The device must function automatically, and it must work whether or not the refrigerator has electrical power. Normal use of the product must not affect compliance with the anti-entrapment requirement.
Compliance with the requirements of 16 CFR Part 1750.5 are checked with the following tests respectively:
a. Test for releasing force on door
b. Test for knob torque
c. Tests for the strength of device components which affect the safety features of the device
d. Simulated use test
Although section 14(a)(1) of the CPSA, as amended by the CPSIA, might compel manufacturers to issue a general certificate of conformity (GCC), the CPSC determined that a safety certification mark indicating compliance with the voluntary standard UL 60335-2-24 is an appropriate proxy for a GCC indicating compliance with RSA and 16 CFR Part 1750.
Additionally, such products bearing an appropriate safety certification mark also indicate that the product is compliant with CPSC mandatory requirements.
Several certification bodies issue safety certification marks:
a. Underwriters Laboratories
b. CSA Group
c. Intertek (The ETL safety certification mark is issued)
What is the CPSC?
The United States Consumer Product Safety Commission is an independent federal agency tasked with identifying consumer products that pose an unreasonable risk of injury and creating standards to remove or lessen that risk.
What does the CPSC do?
To protect the public against unreasonable risks associated with consumer products, the CPSC:
a. Develops safety standards by collaborating with voluntary standard organizations (ANSI, ASTM, CSA, UL, and others)
b. Issues and enforces mandatory standards, and bans consumer products if no standard would adequately protect the public
c. Obtains the recall of products
d. Researches potential product hazards
e. Informs and educates consumers
Are CPSC standards mandatory?
Yes, they are mandatory. Voluntary standards (e.g. ASTM standards) can be incorporated by reference in US regulations which essentially makes the voluntary standard mandatory.
Even if a voluntary standard is not incorporated by reference into federal law, federal agencies can use statutory authority to enforce voluntary standards in a manner identical to how they enforce mandatory standards.
How do I know which CPSC regulations apply to a certain product?
To find information on your product, you may check the list of regulated products on the CPSC’s website. If your product does not appear on the list, it may be an unregulated product. To ascertain whether your product is in CPSC’s jurisdiction, you can read this guide.
If your product is an unregulated product, there may still be reporting requirements related to dangerous products and lawsuits.

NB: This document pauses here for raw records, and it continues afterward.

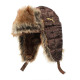 PUMA Downey Trapper Hat Brown K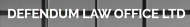 Defendum Law logo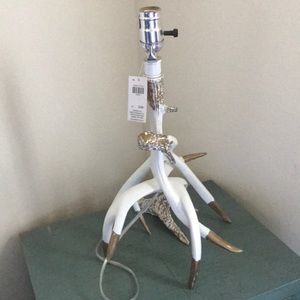 Antler lamp!! Brand new!!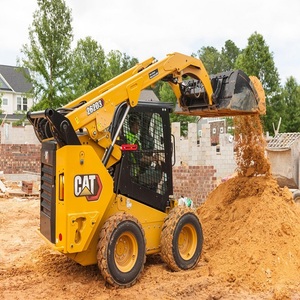 Chargeuse compacte professionnelle Cat 262D3 robuste pour la construction – Haute performance – Prix de gros - Product Image 4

Additionally, the CPSC has provided an interactive guide, called Regulatory Robot, to provide basic regulatory guidance in relation to your interested product.
What can happen if our product is not compliant with the applicable CPSC regulations and standards?
Products that are not compliant with the applicable CPSC regulations and standards may be subject to corrective action and be recalled from the market. A comprehensive “Recall Checklist” is provided to help firms navigate the recall process.
Companies, including retailers, have a legal duty to report unsafe, hazardous, and non-compliant products unless they have actual knowledge that the CPSC has already been fully informed.
As the CPSC does not publish a list of reports that it has received or may be investigating, thus “when in doubt, report”. Consumer reports are available for search here. Failure to report may lead to substantial civil or criminal penalties.